EXERCISE PASSAGE below:
Slamming the door on organised crime- labour said

Police Minister Annette King told the Police Association conference today that she is confident that New Zealand has the strength and capacity to take on organised criminal groups whose sole ambition is to make profits out of peddling misery and fear in our society.

Ms King says Labour will "continue to crack down on organized criminal activity across a number of fronts.

"Labour is already doing just this, and we will also establish a Commission of Inquiry into Organised Criminal Gangs as a means of establishing the extent of gang involvement in organised crime."

Ms King said the commission's findings would provide an excellent stocktake of the level of organised criminal activity in New Zealand, and supplement all the measures and initiatives currently being taken. "It will only draw on the experiences of police here, but will also hear from overseas jurisdictions facing similar issues and problems.

"There has also been a whole range of local solutions put forward to dealing with criminal gang activities. We need to ensure that any future measures we put in place continue to be effective," she said.

"Labour will expect the Commission to study not only the involvement of gangs in organised crime, but also to study recruitment and other anti-societal behaviour, and will also task the Commission with determining appropriate measures to curb and control gangs."

Ms King says Labour is also committed to investigating and following the progress of South Australian gang legislation to determine if it is applicable in a New Zealand context.

Ms King said Labour is committed to passing a number of Bills including:

• The Serious Fraud Office Abolition and Transition Provisions Bill establishing an Organised Crime and Financial Agency within Police.

• The Organised Crime, Penalties and Sentencing Bill, which significantly increases the maximum penalty for participation in an organised criminal group and make such participation an aggravating factor at sentencing.

• The Criminal Proceeds Recovery Bill, which introduces a new civil forfeiture regime under which assets and profit gained from crime can be confiscated without a conviction.
End of EXERCISE PASSAGE.
SUPPLIED RECORDS below:
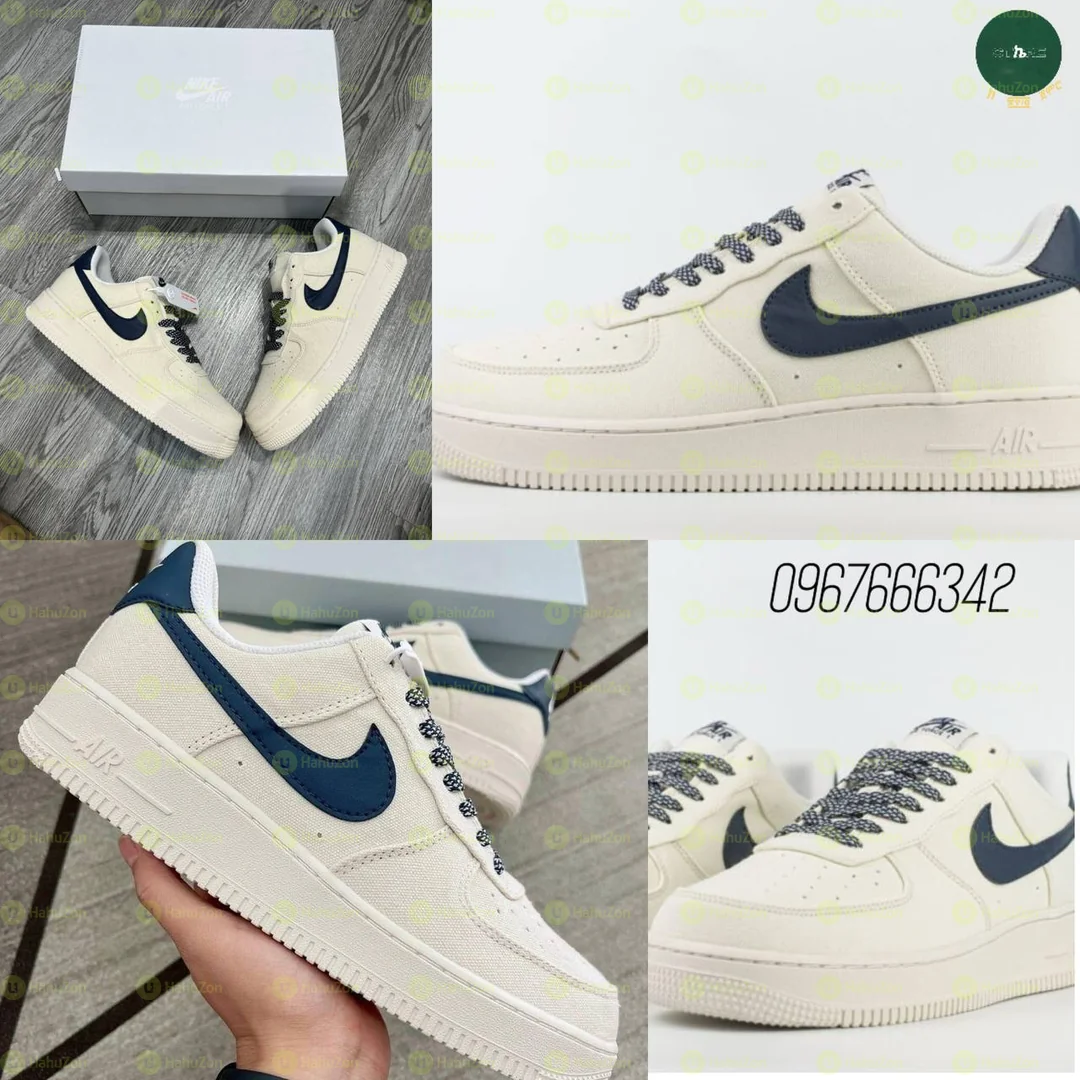 Nike Air Force Stussy Canvas Men's Shoes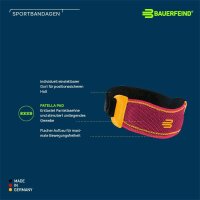 Bauerfeind Sports Knee Strap, schwarz, Größe M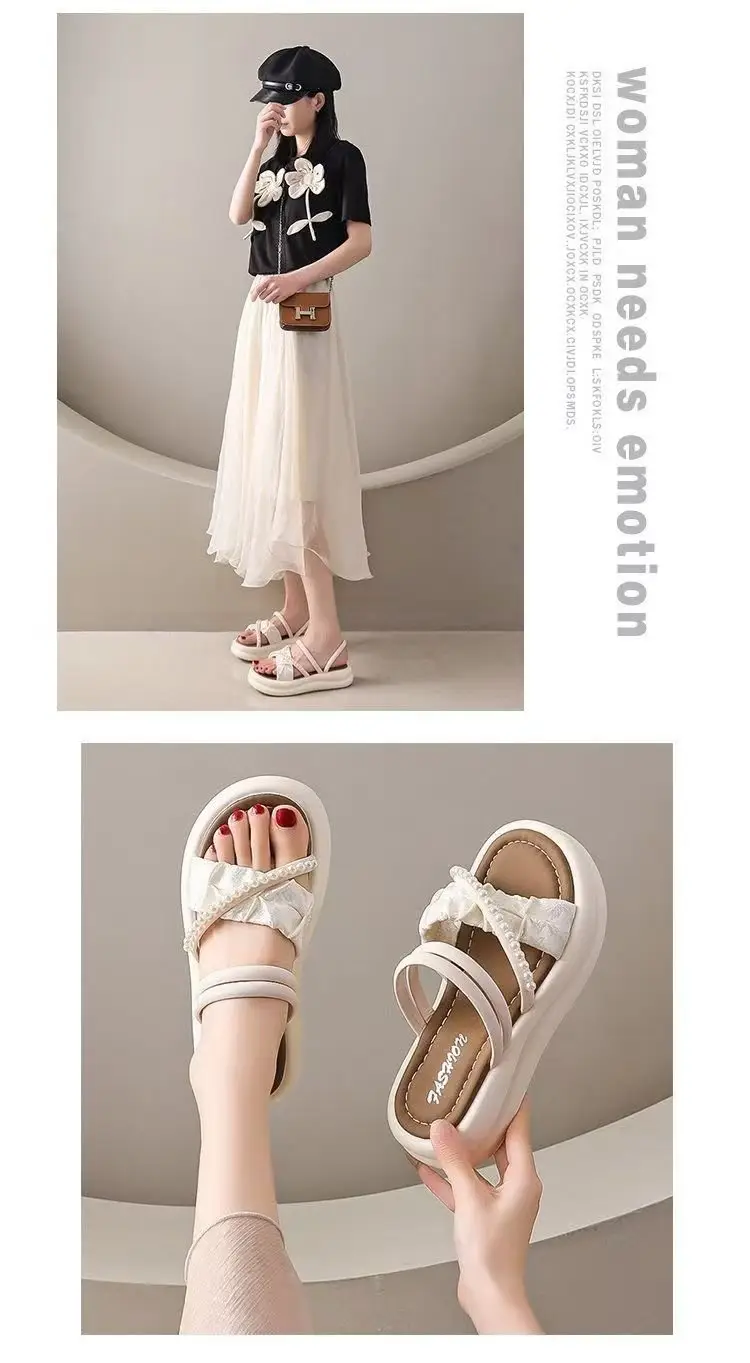 Women's 2025 New Summer Roman Slippers Thick Sole Non-Slip — feature 1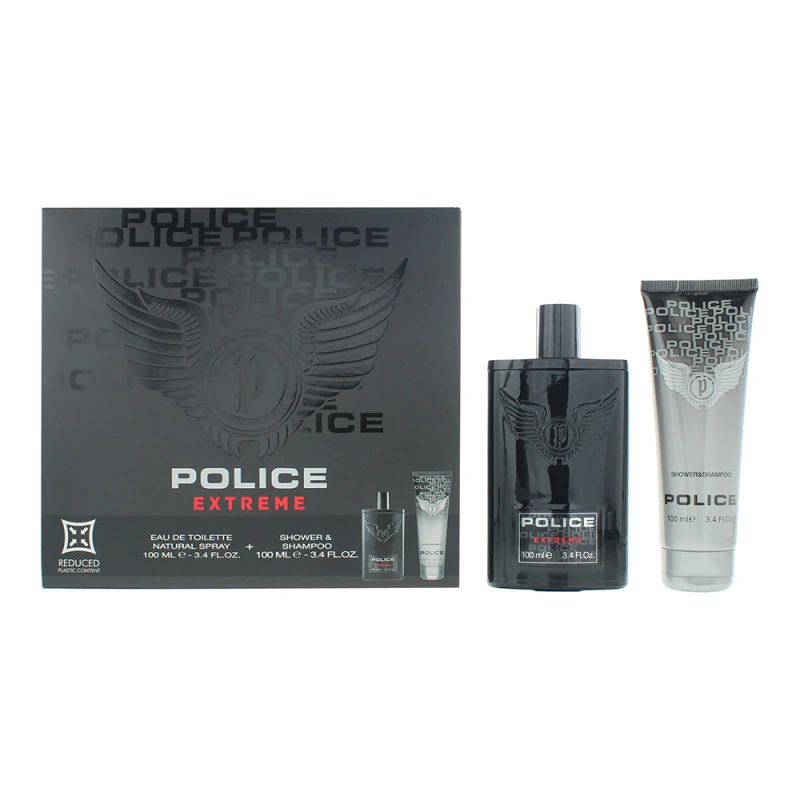 Image of Police Extreme Gift Set 100ml Eau de Toilette + 100ml Shower Gel
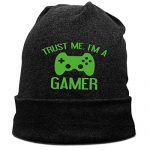 FOECBIR Aiw Wfdnn Beanie Hat Belief Me, I am A Gamer On each day basis Knit Cap for Men’s DeepHeather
End of SUPPLIED RECORDS.
● WORK REQUEST: In the organized crime statement, please name the commission Labour says it will establish.

● REPLY TO THE EXERCISE: A Commission of Inquiry into Organised Criminal Gangs.